According to a recent study by the Congressional Research Service, the research body that supplies members of the House and Senate, there has never been a significant economic relationship between the United States and Russia.

However, the sanctions could have significant implications for specific US companies and sectors that do business with Russia.

For example, there may be concerns about losses for US financial institutions and a decrease in the competitiveness of US companies.

According to the study, there are concerns whether reduced Russian energy supplies could lead to higher gas prices and exacerbate inflation within the United States”.

Russia’s war on Ukraine is a blow to the global economy that has dampened the recovery from the Covid-19 pandemic, is what exacerbated already high inflation.

In this context, the US economy is facing significant headwinds, from rising food, energy and raw material prices.

The energy sector, arms companies, and the US dollar, as the research unit of the Economist magazine estimated that the most important effects of the Ukrainian war on the US economy are as follows:


  • The war will cause global commodity prices to rise, fueling inflation and affecting US economic growth.
  • The United States will boost fossil fuel production, and strengthen its position as a major source of energy, especially liquefied natural gas (LNG), to help meet demand in Europe.

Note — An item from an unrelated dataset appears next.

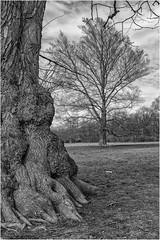 Im Englischen Garten, München (Janos Kertesz) Tags: baum rinde englischergarten münchen englishgarden munich bayern bavaria tree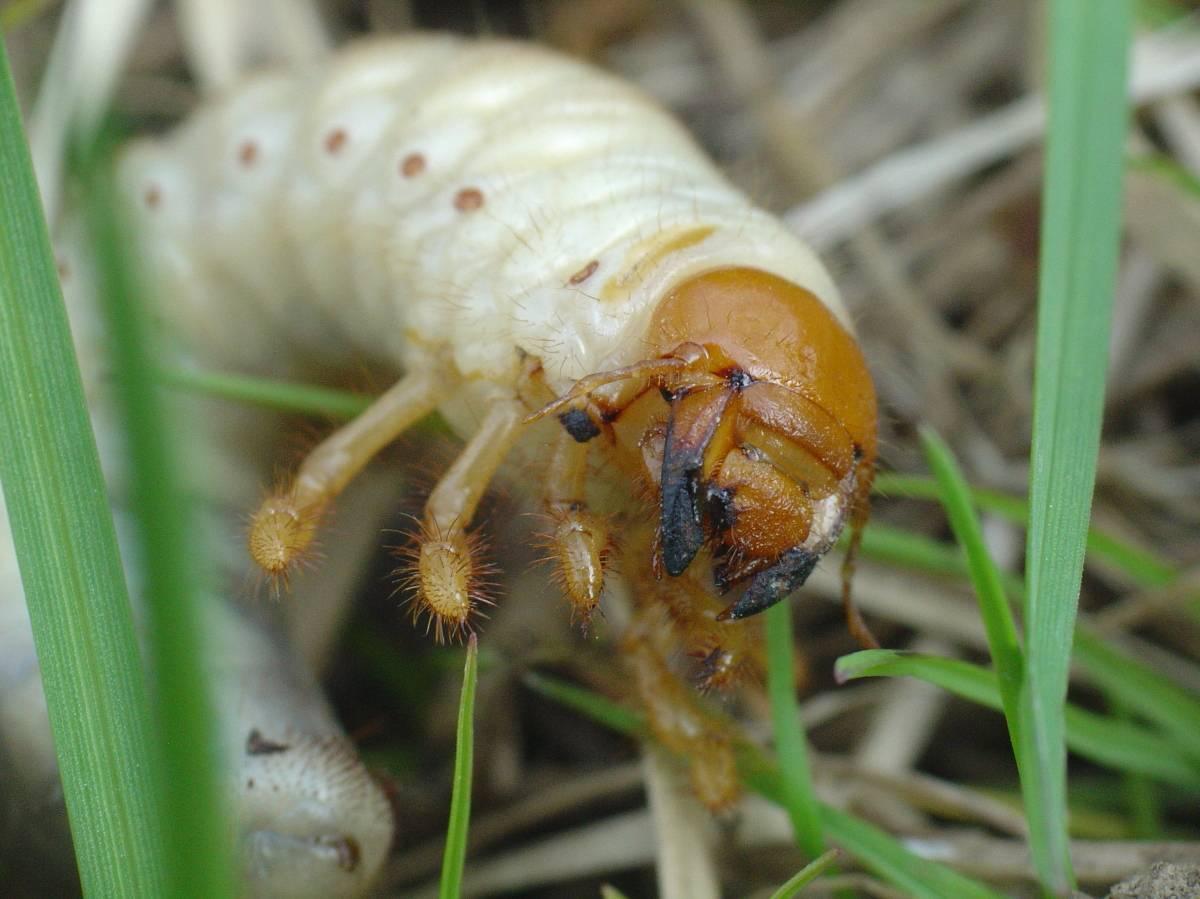 Как бороться с личинками майского жука: как избавиться от хруща на клубнике русский фермер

However, the US economic decline during 2022 made an exception with regard to the energy and arms sectors.

European countries turned to the United States to help bridge the energy gaps, at a time when they were looking for alternative suppliers of oil and gas, in an attempt to limit their imports of Russian energy.

Washington has boosted domestic production, and has already become a major energy exporter (the fourth largest exporter of crude oil in the world and the second largest exporter of natural gas).

It’s expected that the United States will remain the largest supplier of liquefied natural gas in Europe in 2023, and this is likely to generate greater revenues for US exporters after 2022 set records, and the proceeds from the sale of American gas to Europe amounted to a total of $ 35 billion until the end of last September, compared to by $ 8.3 billion during the same period in 2021, according to data from the US Energy Information Administration (EIA).

On the other hand, the decline in arms stocks in European countries forced Western countries to submit new requests for US weapons, to compensate for what was provided to Ukraine.

Indeed, the stock basket of major US arms production companies rose during the current year.

At a time when the S&P 500 index fell by 24% in 2022, shares of arms producers such as Northrop Grumman, Lockheed Martin, General Dynamics and Boeing L3 Harris, and Liodos Holdings; An increase of 5.8% over the same period.

The US dollar also strengthened due to the war, as many investors around the world moved away from Europe, and considered that the United States is a safe financial haven because Europe and its currencies are no longer safe, and the value of the US dollar rose over the year against the Euro from $1 compared to €0.94 at the beginning of the year, bringing the US dollar to €1.05 last October, before settling at €0.94 by the end of last week.